### Source document
Today, the world economy is in recession and the financial sector is experiencing a severe credit crisis. The origins of the credit crisis can be traced back to the subprime mortgage market in the U.S., where subprime refers to mortgagees who are unable to qualify for prime mortgage rates due to myriad reasons. These include past payment delinquencies, personal bankruptcies, low credit scores, large existing liabilities, or high loan to value ratios. As such, they represent a high-risk class of loan-borrowers with respect to defaulting on prospective payments.

In the last five years or more, a boom in subprime lending was fueled by, and it in turn propelled, a bull-run in the market for mortgage-backed securities. A Mortgage-backed security (MBS) is simply a merged pool of multiple mortgages that has a recurring stream of annuity payments associated with it over a horizon of 15 to 30 years. The annuity stream originates from the monthly mortgage payments that are purportedly expected from the corresponding loan borrowers. The lending boom sparked a spike in demand for homes, which in turn artificially inflated home prices and made investments in MBS assets very attractive for the banking sector. Banks consequently invested heavily in MBS assets, many of which had significant exposure to underlying subprime borrowers. They sought to neutralize the default risk to the associated annuity streams by investing in a form of insurance known as Credit Default Swaps (CDS). However, this turned out to be a superficial and temporary transfer of the underlying default risk. This is because of the high counterparty risk that was later realized in the overextended CDS market when subprime borrowers started to default en masse, and home foreclosures started to rise. Defaulting-led foreclosures in turn led to depressing home prices, particularly in subprime zip codes. These dynamics implied a significant downward pressure on the value of MBS assets as well as real physical home assets that ended up on the books of the banking sector through write-downs. A faster depreciation of assets relative to liabilities in turn put a downward pressure on the capital held by various banks.

### Entries for labeling bounding boxes
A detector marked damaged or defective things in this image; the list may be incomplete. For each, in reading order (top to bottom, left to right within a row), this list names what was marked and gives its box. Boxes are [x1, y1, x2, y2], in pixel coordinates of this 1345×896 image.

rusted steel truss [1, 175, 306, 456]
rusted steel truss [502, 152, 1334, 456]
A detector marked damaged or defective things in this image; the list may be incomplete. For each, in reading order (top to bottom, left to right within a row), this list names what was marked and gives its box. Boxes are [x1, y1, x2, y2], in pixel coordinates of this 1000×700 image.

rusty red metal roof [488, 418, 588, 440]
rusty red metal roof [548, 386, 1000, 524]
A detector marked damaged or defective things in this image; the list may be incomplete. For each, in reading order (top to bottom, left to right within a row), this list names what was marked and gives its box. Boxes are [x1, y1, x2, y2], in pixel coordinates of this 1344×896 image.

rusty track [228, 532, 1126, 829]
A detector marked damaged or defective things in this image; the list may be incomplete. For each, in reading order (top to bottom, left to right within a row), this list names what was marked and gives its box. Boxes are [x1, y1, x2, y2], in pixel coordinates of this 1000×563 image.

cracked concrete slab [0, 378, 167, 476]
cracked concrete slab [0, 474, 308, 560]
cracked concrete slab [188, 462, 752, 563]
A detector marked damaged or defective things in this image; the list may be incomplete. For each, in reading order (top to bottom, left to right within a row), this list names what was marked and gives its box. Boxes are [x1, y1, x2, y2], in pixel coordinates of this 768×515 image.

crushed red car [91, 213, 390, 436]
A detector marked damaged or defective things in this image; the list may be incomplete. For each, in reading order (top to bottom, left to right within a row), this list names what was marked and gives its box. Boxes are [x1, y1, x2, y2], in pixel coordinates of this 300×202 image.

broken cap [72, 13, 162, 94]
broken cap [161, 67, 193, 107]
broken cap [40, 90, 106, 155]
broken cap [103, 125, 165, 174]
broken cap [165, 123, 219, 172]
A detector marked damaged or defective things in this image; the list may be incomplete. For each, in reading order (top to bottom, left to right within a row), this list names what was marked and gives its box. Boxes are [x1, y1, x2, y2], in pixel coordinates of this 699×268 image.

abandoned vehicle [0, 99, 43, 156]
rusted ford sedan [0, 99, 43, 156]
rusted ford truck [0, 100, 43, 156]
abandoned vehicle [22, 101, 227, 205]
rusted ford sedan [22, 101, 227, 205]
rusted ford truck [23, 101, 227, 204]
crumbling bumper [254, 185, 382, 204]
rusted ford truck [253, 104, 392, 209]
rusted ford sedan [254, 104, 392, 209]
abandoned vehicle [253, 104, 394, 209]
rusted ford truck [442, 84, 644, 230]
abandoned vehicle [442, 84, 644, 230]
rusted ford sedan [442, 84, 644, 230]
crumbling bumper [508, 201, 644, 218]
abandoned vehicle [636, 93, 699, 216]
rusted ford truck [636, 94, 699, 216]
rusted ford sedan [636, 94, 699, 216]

### To do
1) According to the passage on the credit crisis, why did buying Credit Default Swaps fail to remove the default risk from the banks' MBS holdings? Answer in one to three sentences.
2) Please extend the passage on the credit crisis, starting after its final sentence.

### The answers
1) The transfer of risk through Credit Default Swaps was only superficial and temporary because of high counterparty risk in the overextended CDS market. That risk was realized when subprime borrowers started to default en masse and home foreclosures started to rise.

2)
As a consequence of pressure on capital, banks were concerned about the magnitude of future write-downs and counterparty risk. They have been trying to keep as much cash as possible as a cushion against potential losses. They have been wary of lending to one another and, consequently, have been charging each other much higher interest rates than normal in the inter bank loan markets (Crouhy et. al. (2008)). This has led to a downslide in the availability of commercial credit and business loans that form the life blood of the economy. As a result, a recessionary downturn has materialized on the economy that has led to lower consumption and higher unemployment. This has led to even higher downward pressure on affordability at the level of individual families, thereby increasing the rate of defaults and leading to more foreclosures and further downward asset valuation in the banking sector. The chain-reaction dynamics that we have described above is in effect a vicious, self-fulfilling negative spiral, also referred to a ‘deflationary spiral’ that is triggered by ‘systemic risk’ in the financial literature. We are now at a point where the government is embarking on a bold economic stimulus package to revive the economy.

There has been a lot of recent research work aimed at analyzing the financial crisis. Allen and Gale (2006) investigate transferring system risk from banking sector to insurance sector, as witnessed with the proliferation of the CDS market. They conclude that depending on the dynamics of the market, it could be beneficial or adverse. Murphy (2008) concludes that there were serious problems in valuation of CDS instruments, which exploded upon cataclysmic rises in residential mortgage defaults and led to significant worry about counter-party risk, thereby fueling the ‘contagion’. Whalen (2008) discusses causes of the subprime crisis in greater detail. Especially, three factors are pointed out, 1) multiple agencies (including government) enhanced the availability of “affordable housing” via the use of “creative financing techniques”, 2) federal regulators encouraged practice of over-the-counter derivatives like CDS, and 3) the security exchange commission (SEC) embraced “fair value accounting”. Demyanyk and Van Hemert (2008) provide evidence that the rise and fall of the subprime mortgage market follows a classic lending boom-bust scenario, in which unsustainable growth leads to the collapse of the market.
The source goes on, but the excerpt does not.